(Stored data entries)
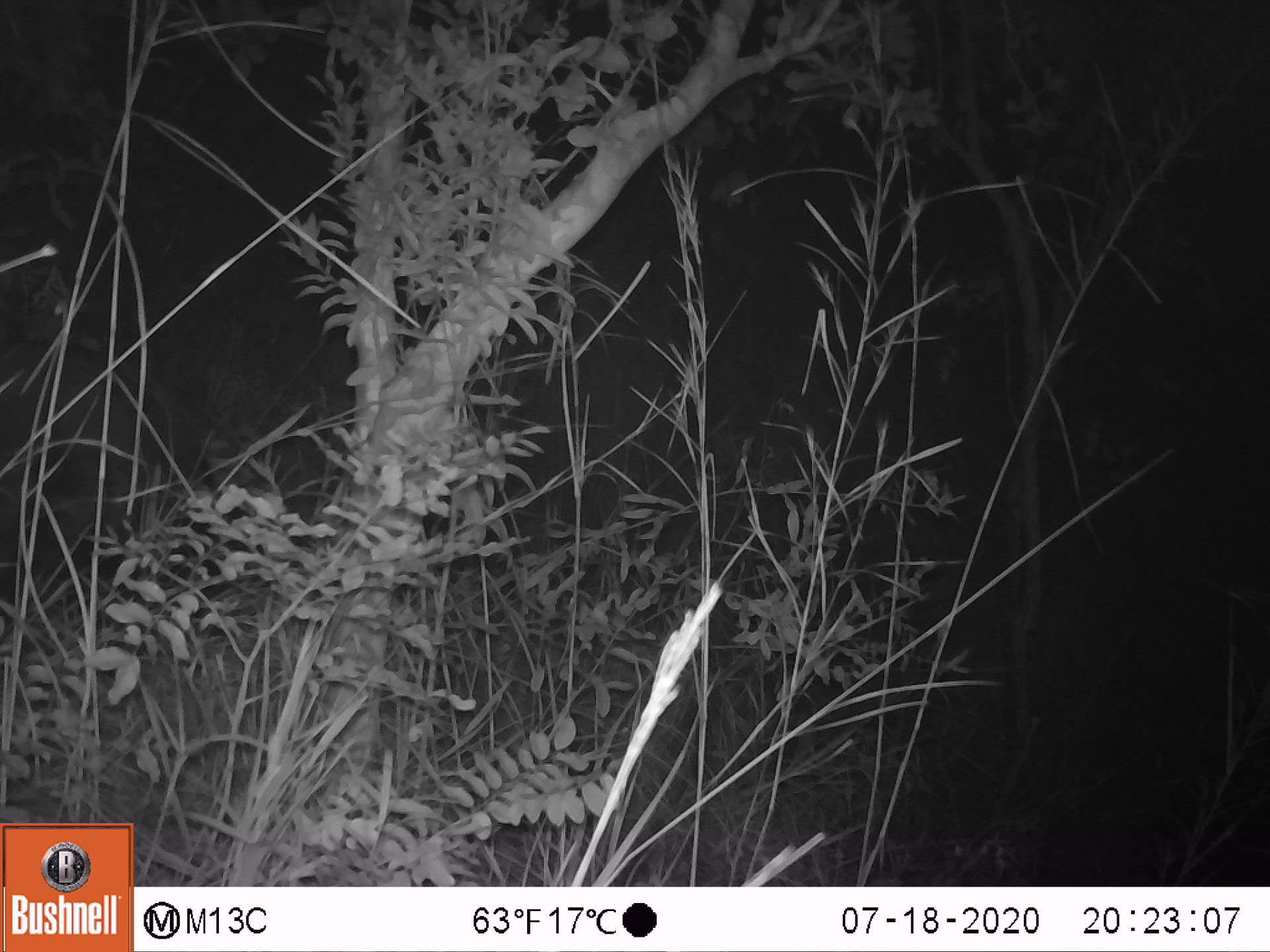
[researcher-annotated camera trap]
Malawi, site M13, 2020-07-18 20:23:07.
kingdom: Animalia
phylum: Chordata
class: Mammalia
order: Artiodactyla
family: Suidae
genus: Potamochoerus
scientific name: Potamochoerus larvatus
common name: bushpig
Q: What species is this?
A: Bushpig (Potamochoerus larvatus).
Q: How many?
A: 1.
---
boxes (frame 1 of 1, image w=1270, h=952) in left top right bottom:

**Your task**: Each entry above is to be written out again unchanged, apart from the pictures, which are left out.

**Solution to this exercise**:
[researcher-annotated camera trap]
Malawi, site M13, 2020-07-18 20:23:07.
kingdom: Animalia
phylum: Chordata
class: Mammalia
order: Artiodactyla
family: Suidae
genus: Potamochoerus
scientific name: Potamochoerus larvatus
common name: bushpig
Q: What species is this?
A: Bushpig (Potamochoerus larvatus).
Q: How many?
A: 1.
---
boxes (frame 1 of 1, image w=1270, h=952) in left top right bottom:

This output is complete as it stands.